Extract to read:
------

Ahead of the new agreement, Israelis had for weeks been vocally calling for their government to do more to secure the release of at least some 240 hostages taken captive in Hamas’ Oct. 7 attack, which saw around 1,200 people killed in Israel, according to Israeli officials. Families of those taken captive and supporters have held regular demonstrations outside the Israel Defense Forces’ headquarters in Tel Aviv.

At the same time, Israel has faced mounting pressure from the United States and many other nations over the rising death toll in Gaza, where local officials say more than 14,000 people, including more than 5,000 children, have been killed over the course of Israel’s bombardment and ground offensive. More than 1.6 million people have been displaced amid the war, according to UNRWA, the United Nations agency for Palestinian refugees.

Israeli forces have for weeks told Palestinians in northern Gaza to move south, saying it is safer there, but the IDF has continued to carry out deadly airstrikes in the area. Israel says those strikes are targeting Hamas, but civilians have also been killed.

IDF spokesperson Daniel Hagari recently said Israeli forces would advance their operations “wherever Hamas exists, including in the south of the strip,” according to Reuters, leading to mounting concerns that Israel will expand its offensive in the south.

Last week, leaflets were dropped in several neighborhoods of Khan Younis telling people to evacuate to known shelters.

------

Exercise data:
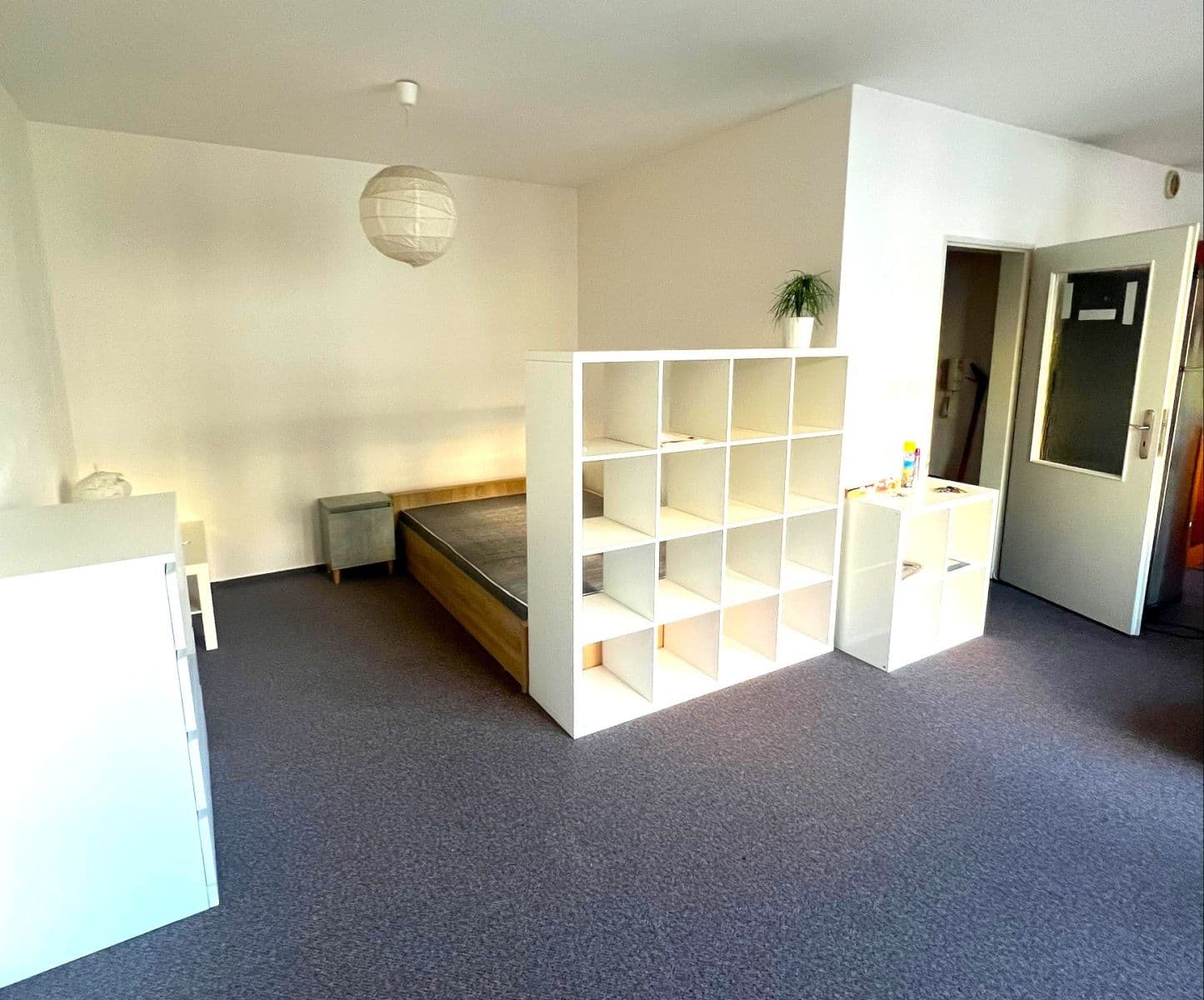 Prenájom bytu 1-izbový 41 m², Hnězdenská, Praha, Praha Prenájom bytu 1-izbový 41 m², Hnězdenská, Praha, Praha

------

What to work on:
Using the news excerpt on the war in Gaza above, answer:
1. According to Israeli officials, about how many people were killed in Israel in the Oct. 7 attack?
2. Which agency is cited for the figure of more than 1.6 million displaced?
3. Where were leaflets dropped last week, and what did they tell people to do?

Exercise answer:
1. Around 1,200.
2. UNRWA, the United Nations agency for Palestinian refugees.
3. In several neighborhoods of Khan Younis; they told people to evacuate to known shelters.